VINDICATING THE SEPARATION OF POWERS:

Dobbs v Jackson: the rediscovery of judicial humility: The majority of the current US Supreme Court exercises restraint in the interpretation of their nation's Constitution (Michael Quinlan, Jul 4, 2022, Mercator Net)

Before discussing the decision in Dobbs, it is useful to start with first principles and consider the proper role of a Court called upon to interpret a nation's constitution.

A Court exercising this power is engaged is a very serious exercise. The constitution of a country sets out the basic law and principles of the nation and how power will be separated between executive, parliamentary and judicial branches. Where the country is a federation, the constitution will also say how power will be divided between Federal and State governments. Those engaged in the drafting have engaged in a debate and ultimately determined what to include and what to exclude from the constitution which has then been ratified.

Typically, a constitution can be considered to be a "super statute" because it is superior to other laws and invalidates conflicting laws. It is stable, because it is more difficult to alter than other legislation, and it is justiciable, which means that a court can be asked to rule on constitutionality of legislation.

Constitutions derive their power from the people, and they enjoy this superior status because their creation is not akin to that of ordinary legislation. The US Constitution, for example, was the result of discussion, debate and vote by delegates selected by the then States. On September 17, 1787, 39 of the 55 delegates signed the document which would become the Constitution after the process for its ratification had concluded. This process involved popular debate in the States and required ratification by at least 13 of the State legislatures then forming the union. The Constitution was ratified by Delaware on December 7, 1787 and by all of the then extant States by May 29, 1790.

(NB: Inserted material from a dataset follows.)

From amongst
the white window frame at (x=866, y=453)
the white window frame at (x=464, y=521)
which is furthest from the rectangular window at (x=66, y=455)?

The US Constitution itself sets out the method for its amendment. This requires that an amendment be proposed by a two-thirds vote of both Houses of Congress. An amendment can also be proposed via a convention called for by two-thirds of the States. Three-fourths of the State legislatures, or three-fourths of conventions called in each State must then ratify the change. Since the original ratification of the Constitution it has been amended 27 times.

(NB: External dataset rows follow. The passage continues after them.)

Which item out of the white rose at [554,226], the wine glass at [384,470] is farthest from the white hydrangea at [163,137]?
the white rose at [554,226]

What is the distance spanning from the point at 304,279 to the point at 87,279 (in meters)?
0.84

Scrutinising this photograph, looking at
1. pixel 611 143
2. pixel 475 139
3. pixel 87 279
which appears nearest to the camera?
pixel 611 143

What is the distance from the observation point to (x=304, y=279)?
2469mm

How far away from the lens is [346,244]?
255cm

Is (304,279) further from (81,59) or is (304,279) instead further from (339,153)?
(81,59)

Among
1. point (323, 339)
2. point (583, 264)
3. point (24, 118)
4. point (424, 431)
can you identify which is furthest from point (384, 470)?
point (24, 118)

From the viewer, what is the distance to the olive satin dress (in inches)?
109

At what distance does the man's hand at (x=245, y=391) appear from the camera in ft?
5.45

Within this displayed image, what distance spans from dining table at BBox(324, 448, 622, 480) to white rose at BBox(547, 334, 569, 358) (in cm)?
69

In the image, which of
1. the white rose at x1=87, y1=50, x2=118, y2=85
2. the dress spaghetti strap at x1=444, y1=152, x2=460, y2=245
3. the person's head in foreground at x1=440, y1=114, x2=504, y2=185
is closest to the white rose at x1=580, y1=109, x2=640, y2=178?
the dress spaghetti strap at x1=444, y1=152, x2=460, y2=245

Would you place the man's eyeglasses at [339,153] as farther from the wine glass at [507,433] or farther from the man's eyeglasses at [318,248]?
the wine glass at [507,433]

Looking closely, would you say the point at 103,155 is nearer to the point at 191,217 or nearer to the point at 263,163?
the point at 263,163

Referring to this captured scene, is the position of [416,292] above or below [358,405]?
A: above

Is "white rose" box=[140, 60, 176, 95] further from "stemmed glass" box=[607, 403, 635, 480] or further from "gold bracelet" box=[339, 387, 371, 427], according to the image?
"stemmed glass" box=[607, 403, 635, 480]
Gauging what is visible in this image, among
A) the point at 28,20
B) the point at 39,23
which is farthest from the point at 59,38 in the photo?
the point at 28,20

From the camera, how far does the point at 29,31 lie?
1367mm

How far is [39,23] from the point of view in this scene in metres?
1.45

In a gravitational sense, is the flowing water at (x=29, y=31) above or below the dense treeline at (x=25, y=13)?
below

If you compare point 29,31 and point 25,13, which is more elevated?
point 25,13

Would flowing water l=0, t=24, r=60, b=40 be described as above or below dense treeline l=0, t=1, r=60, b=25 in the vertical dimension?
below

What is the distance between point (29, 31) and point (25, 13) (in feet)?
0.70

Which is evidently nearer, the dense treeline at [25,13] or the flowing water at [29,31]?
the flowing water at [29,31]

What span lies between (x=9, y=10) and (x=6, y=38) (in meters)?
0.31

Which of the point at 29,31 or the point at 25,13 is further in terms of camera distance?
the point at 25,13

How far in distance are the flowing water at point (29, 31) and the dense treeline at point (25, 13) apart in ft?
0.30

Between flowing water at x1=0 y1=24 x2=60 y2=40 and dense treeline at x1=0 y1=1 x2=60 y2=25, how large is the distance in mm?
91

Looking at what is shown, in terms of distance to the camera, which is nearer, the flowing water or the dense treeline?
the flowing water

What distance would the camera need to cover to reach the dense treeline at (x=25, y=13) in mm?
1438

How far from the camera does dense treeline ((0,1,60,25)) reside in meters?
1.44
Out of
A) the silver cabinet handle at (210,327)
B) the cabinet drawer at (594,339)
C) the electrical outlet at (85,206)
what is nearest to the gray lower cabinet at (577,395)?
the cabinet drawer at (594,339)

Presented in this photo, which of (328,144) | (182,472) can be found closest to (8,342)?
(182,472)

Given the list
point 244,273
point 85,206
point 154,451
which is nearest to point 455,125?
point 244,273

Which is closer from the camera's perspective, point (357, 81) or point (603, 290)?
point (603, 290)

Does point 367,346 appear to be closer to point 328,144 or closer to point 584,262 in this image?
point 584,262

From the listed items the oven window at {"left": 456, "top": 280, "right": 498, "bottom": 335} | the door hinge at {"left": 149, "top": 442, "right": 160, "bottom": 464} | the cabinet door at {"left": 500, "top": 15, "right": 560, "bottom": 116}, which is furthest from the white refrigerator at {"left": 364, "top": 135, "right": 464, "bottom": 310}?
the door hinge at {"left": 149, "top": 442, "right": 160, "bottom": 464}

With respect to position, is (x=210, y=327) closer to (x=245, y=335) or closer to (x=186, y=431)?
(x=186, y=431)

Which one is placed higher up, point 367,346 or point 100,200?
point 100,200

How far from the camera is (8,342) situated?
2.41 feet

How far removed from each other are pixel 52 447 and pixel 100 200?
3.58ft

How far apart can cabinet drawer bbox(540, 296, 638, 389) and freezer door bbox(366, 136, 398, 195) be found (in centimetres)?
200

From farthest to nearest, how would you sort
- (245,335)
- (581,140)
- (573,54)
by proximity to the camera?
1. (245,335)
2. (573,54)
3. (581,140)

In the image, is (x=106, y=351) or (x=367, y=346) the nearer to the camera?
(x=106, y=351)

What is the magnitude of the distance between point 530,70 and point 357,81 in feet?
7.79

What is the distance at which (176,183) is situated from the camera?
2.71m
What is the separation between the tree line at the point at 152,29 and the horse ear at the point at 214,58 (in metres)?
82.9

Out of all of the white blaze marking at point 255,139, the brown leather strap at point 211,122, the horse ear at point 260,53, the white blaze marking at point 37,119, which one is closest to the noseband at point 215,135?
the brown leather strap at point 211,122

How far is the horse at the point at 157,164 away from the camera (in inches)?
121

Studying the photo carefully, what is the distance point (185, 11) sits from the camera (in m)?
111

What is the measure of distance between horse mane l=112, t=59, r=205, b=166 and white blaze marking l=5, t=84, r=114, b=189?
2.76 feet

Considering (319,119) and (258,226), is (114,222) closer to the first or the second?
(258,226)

The Constitution and the amendments which have been made to it ultimately derive their power from the people. Whilst the power to resolve disputes about the Constitution ultimately resides in SCOTUS, the judges of that Court are not elected by the people, come from few places, have less diverse backgrounds, education and experiences, and are far fewer in number than the representatives of the people elected to the State or Federal parliaments.

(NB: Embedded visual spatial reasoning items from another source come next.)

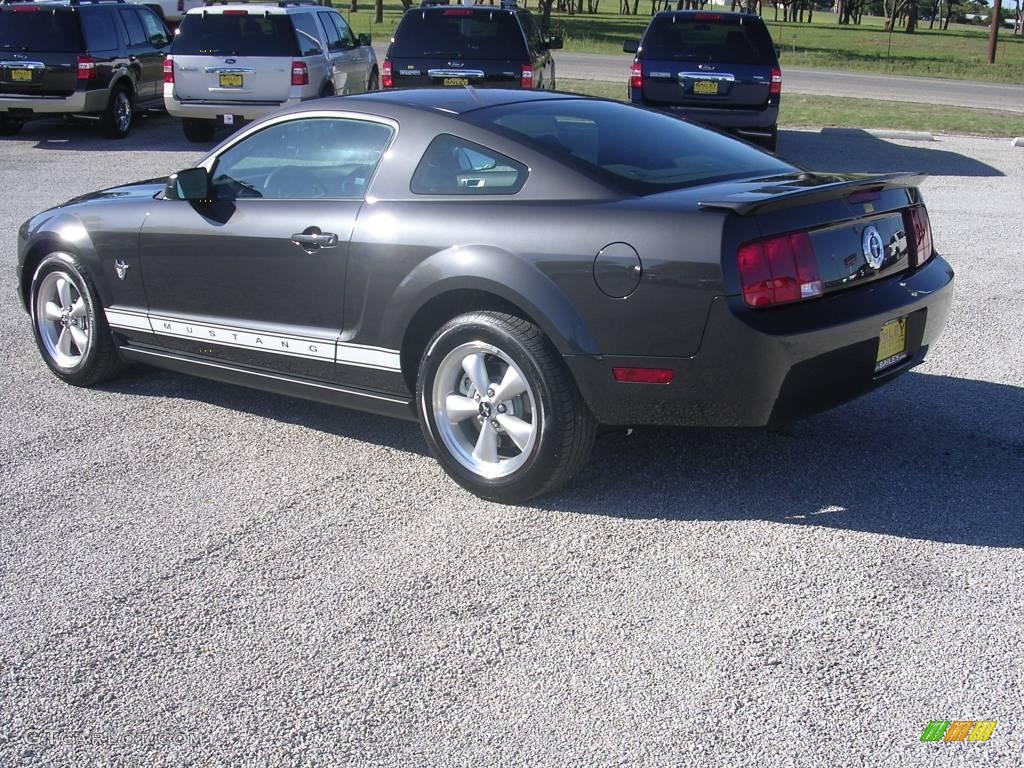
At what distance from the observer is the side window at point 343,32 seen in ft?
57.1

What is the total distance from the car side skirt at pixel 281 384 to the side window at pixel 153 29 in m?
13.4

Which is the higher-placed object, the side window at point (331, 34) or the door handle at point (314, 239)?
the side window at point (331, 34)

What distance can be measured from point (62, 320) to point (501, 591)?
137 inches

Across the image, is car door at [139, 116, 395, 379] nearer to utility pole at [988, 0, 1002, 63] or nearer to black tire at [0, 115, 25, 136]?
black tire at [0, 115, 25, 136]

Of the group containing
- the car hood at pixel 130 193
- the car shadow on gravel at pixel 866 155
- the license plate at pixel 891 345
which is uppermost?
the car hood at pixel 130 193

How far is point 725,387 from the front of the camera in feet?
13.9

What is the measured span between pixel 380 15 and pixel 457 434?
61.1 metres

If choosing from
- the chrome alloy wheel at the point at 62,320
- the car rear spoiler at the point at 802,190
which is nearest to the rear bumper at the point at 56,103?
the chrome alloy wheel at the point at 62,320

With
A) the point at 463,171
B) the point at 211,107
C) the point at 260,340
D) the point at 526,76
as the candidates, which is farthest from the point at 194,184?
the point at 211,107

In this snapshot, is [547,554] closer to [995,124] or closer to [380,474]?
[380,474]

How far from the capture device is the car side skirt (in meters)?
5.10

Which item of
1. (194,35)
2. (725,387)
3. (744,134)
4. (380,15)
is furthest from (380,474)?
(380,15)

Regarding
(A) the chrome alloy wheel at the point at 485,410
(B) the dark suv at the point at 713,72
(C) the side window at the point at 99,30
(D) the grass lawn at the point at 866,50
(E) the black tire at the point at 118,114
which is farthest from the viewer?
(D) the grass lawn at the point at 866,50

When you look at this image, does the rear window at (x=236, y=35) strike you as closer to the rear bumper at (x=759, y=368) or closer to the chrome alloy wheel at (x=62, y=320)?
the chrome alloy wheel at (x=62, y=320)
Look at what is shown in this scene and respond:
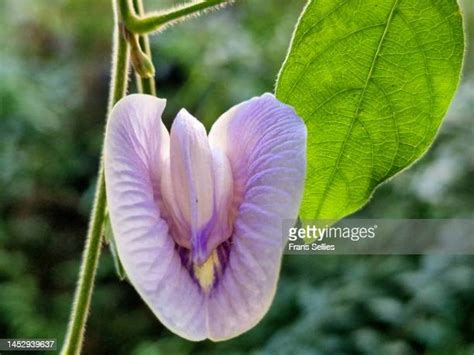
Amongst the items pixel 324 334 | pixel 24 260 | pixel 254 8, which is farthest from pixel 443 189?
pixel 24 260

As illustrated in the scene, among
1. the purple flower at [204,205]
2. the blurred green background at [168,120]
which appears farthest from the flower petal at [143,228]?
the blurred green background at [168,120]

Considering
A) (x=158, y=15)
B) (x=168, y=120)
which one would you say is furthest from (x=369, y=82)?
(x=168, y=120)

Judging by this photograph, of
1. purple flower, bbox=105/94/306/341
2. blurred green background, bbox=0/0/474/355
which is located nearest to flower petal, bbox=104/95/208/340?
purple flower, bbox=105/94/306/341

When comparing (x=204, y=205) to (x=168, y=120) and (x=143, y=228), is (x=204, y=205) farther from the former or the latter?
(x=168, y=120)

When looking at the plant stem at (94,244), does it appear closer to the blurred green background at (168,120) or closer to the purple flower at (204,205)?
the purple flower at (204,205)

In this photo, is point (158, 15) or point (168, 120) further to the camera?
point (168, 120)

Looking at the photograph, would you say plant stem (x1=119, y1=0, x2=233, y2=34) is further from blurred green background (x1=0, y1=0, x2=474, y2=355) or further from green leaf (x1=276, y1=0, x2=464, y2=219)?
blurred green background (x1=0, y1=0, x2=474, y2=355)

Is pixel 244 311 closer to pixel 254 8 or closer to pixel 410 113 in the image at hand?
pixel 410 113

It must be tempting for judges in superior courts -- particularly when faced with parliaments unwilling or unable to address social issues -- to use their power to insert rights into constitutions, and particularly where they are clear that doing so will be in the public interest. This appears to be what happened in Roe v Wade in which,the Court found a right to abortion existed in the Constitution.

Yet it is impossible to conclude that anyone involved in the drafting or ratification of the Constitution or amendments to it could have considered that they were creating any such right. In identifying such a right, the Court was involved in an exercise of judicial legislation as the minority judges -- and others -- pointed out at the time.

In Dobbs, SCOTUS found that the 1973 decision in Roe v Wade was "egregiously wrong". This is because it found that the right that the Court there found was not expressly set out in the Constitution and had no grounding in its provisions.